Vorliegender Textauszug:
◆ ◆ ◆ ◆

Der Wendlandmarkt bietet außerdem nachhaltig produzierte Schreibwaren, Holzartikel und Möbel von Werkhaus sowie ein Unverpackt-Regal mit Pfandgläsern von Unverpackt Umgedacht, einem Startup aus dem nahen Mecklenburg. Und natürlich darf in der Getränkeabteilung nicht das bunte Angebot von Voelkel fehlen, immerhin ist die Saftmosterei auch ein Kind des Wendlandes.

Events im Markt

Immer wieder finden im Wendlandmarkt auch Events statt. Aktuell ist dort die Fotoausstellung „Wendland gestern und heute“ zu sehen. „Ich habe das alles Stück für Stück so aufgebaut“, erzählt Thorsten Hensel. Als nächstes will er in eine neue Automatiktür und „endlich“ auch in die Ausstattung seines Büros und der Sozialräume investieren. Dann wird zumindest dort ein kleines Stück vom Retro-Charme verloren gehen.

◆ ◆ ◆ ◆

Auszüge der Zeilen:
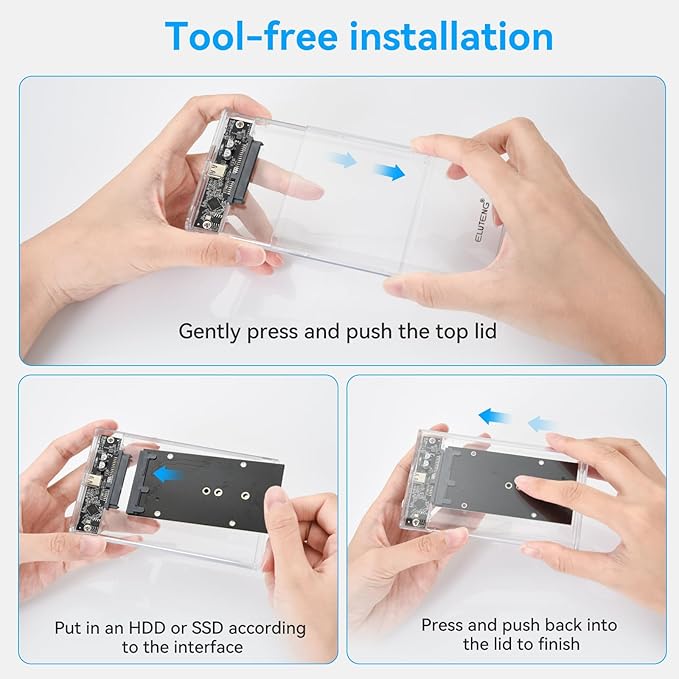 Tool-free installation

ELUTENG®

Gently press and push the top lid

Put in an HDD or SSD according to the interface

Press and push back into the lid to finish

◆ ◆ ◆ ◆

Aufgaben:
1 > Beantworten Sie anhand des Textauszugs zum Wendlandmarkt folgende Fragen:
(a) Aus welcher Gegend stammt das Startup Unverpackt Umgedacht?
(b) Welche Fotoausstellung ist derzeit im Wendlandmarkt zu sehen?
(c) Welche Art von Tür möchte Thorsten Hensel als Nächstes anschaffen?
2 > Geben Sie die Passage von „Der Wendlandmarkt bietet“ bis „Retro-Charme verloren gehen.“ aus dem Textauszug zum Wendlandmarkt wortgetreu wieder.
Die Zeilen spielen hierfür keine Rolle.

Lösungen:
1 >
(a) Aus dem nahen Mecklenburg.
(b) Die Fotoausstellung „Wendland gestern und heute“.
(c) Eine neue Automatiktür.

2 >
Der Wendlandmarkt bietet außerdem nachhaltig produzierte Schreibwaren, Holzartikel und Möbel von Werkhaus sowie ein Unverpackt-Regal mit Pfandgläsern von Unverpackt Umgedacht, einem Startup aus dem nahen Mecklenburg. Und natürlich darf in der Getränkeabteilung nicht das bunte Angebot von Voelkel fehlen, immerhin ist die Saftmosterei auch ein Kind des Wendlandes.

Events im Markt

Immer wieder finden im Wendlandmarkt auch Events statt. Aktuell ist dort die Fotoausstellung „Wendland gestern und heute“ zu sehen. „Ich habe das alles Stück für Stück so aufgebaut“, erzählt Thorsten Hensel. Als nächstes will er in eine neue Automatiktür und „endlich“ auch in die Ausstattung seines Büros und der Sozialräume investieren. Dann wird zumindest dort ein kleines Stück vom Retro-Charme verloren gehen.